> [WHAT THE EXERCISE ASKS] Output the passage of the Life Pilot interview below word for word, starting with "We’re fortunate to" and going on through "name Life Pilot?".

BEGIN PASSAGE SHOWN

Life Pilot..

I recently had the opportunity to chat with Adelaide “chaotic hardcore” band Life Pilot about their insanely entertaining new video (the song is awesome in its own right!) for Dark, Dark Goose.

Before you read the interview, I urge you to check out the video below;

Now that you have no doubt loved the video, on to the interview…
  • Tell us about the history of Life Pilot.
Life Pilot started back in 2011 as a side project for Angus (vocals) and his brother Jake, our original guitarist. They met Eli (drums) when he filled in for their main project and approached him to join Life Pilot where he brought in Nick (bass). The brother’s enlisted Tim Lawrence (guitar) and the original lineup carried on til around 2015, playing a bunch of crazy shows, releasing numerous EP’s, touring all over Aus and performing at Soundwave Festival. Since then there has been a few lineup changes, with both Tim & Jake graciously stepping out of the band due to commitments back home and allowing us to enlist Will Everlyn & Simon Gould to join the band and pursue a more active touring schedule. 2019 will be a big year for Life Pilot with a new single out already and an Australian tour about to kick off with much more planned for the rest of the year.
  • What’s the music scene like in Adelaide at the moment? 
We’re fortunate to have some great bands here in Adelaide. The scene around music creation is very vibrant and there’s a lot of younger bands coming up now that are already playing to a great standard. Like anywhere, it’s not getting any easier to drag people out to a gig if they’re not the sort that seek out live music. Venues are opening and closing all the time, but we’ve been pleasantly surprised at turn outs to a number of our last few local shows. If we continue to get larger touring acts coming through Adelaide and injecting energy and excitement into the city, the scene will grow stronger for it.
  • I’m always really interested to hear where a band name comes from, so what are the origins of the name Life Pilot?
Haha, it’s not the most exciting story. It really just came down to the brothers fascination with the term ‘Life Jacket’. It evolved in to Life Pilot as we’ve always had a very strong motto of ‘being yourself’ in the band and determining or ‘piloting’ your own life and not waiting for the world to give you what you want is something we all felt strongly about. 
  • Your new video for Dark, Dark Goose is really entertaining.  Talk to us about where the concept came from.
Thankyou! We’re really glad people are enjoying such a bizarre and ‘out there’ clip. The concept evolved from an inside joke that just happened on tour one day. For whatever reason we found ourselves using the word ‘bin’ to describe any number of things and the jokes spiralled out from there. When it came time to create a concept for the music video, we very much wanted to do something different to what we’d done before, but also go the opposite direction from every other band clip we’ve seen in the last year. The song was a little more upbeat than our last release so we thought, ‘why don’t we try and make a funny clip, with some skits and centre it around a bunch of our dumb band jokes’. 
  • How was the experience of bringing the concept to the screen?

END PASSAGE SHOWN
BEGIN DATA RECORDS

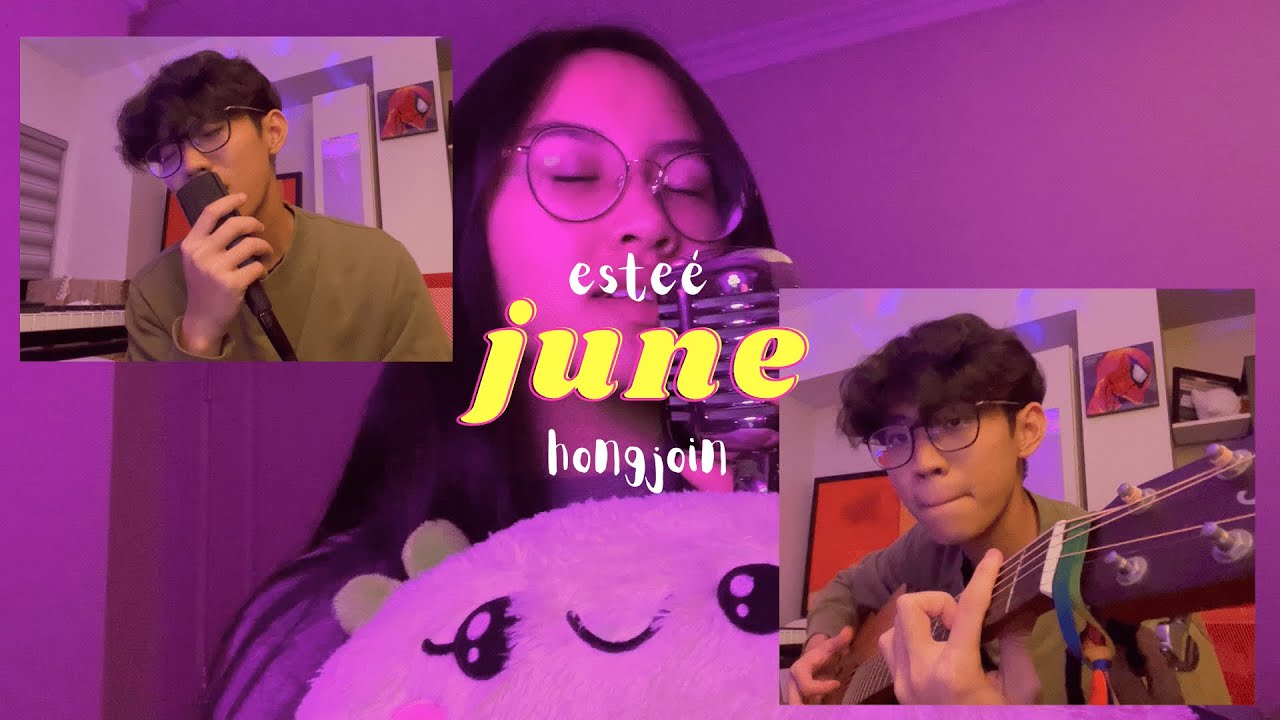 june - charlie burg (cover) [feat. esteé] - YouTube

END DATA RECORDS
BEGIN DATA RECORDS

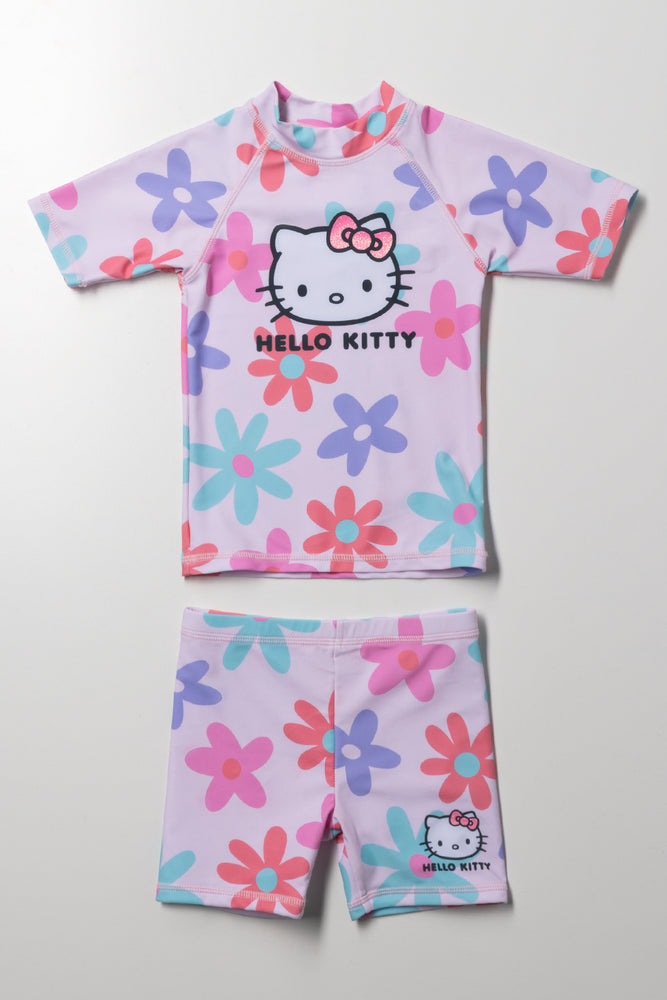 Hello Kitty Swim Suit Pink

END DATA RECORDS

> [SOLUTION]
We’re fortunate to have some great bands here in Adelaide. The scene around music creation is very vibrant and there’s a lot of younger bands coming up now that are already playing to a great standard. Like anywhere, it’s not getting any easier to drag people out to a gig if they’re not the sort that seek out live music. Venues are opening and closing all the time, but we’ve been pleasantly surprised at turn outs to a number of our last few local shows. If we continue to get larger touring acts coming through Adelaide and injecting energy and excitement into the city, the scene will grow stronger for it.
  • I’m always really interested to hear where a band name comes from, so what are the origins of the name Life Pilot?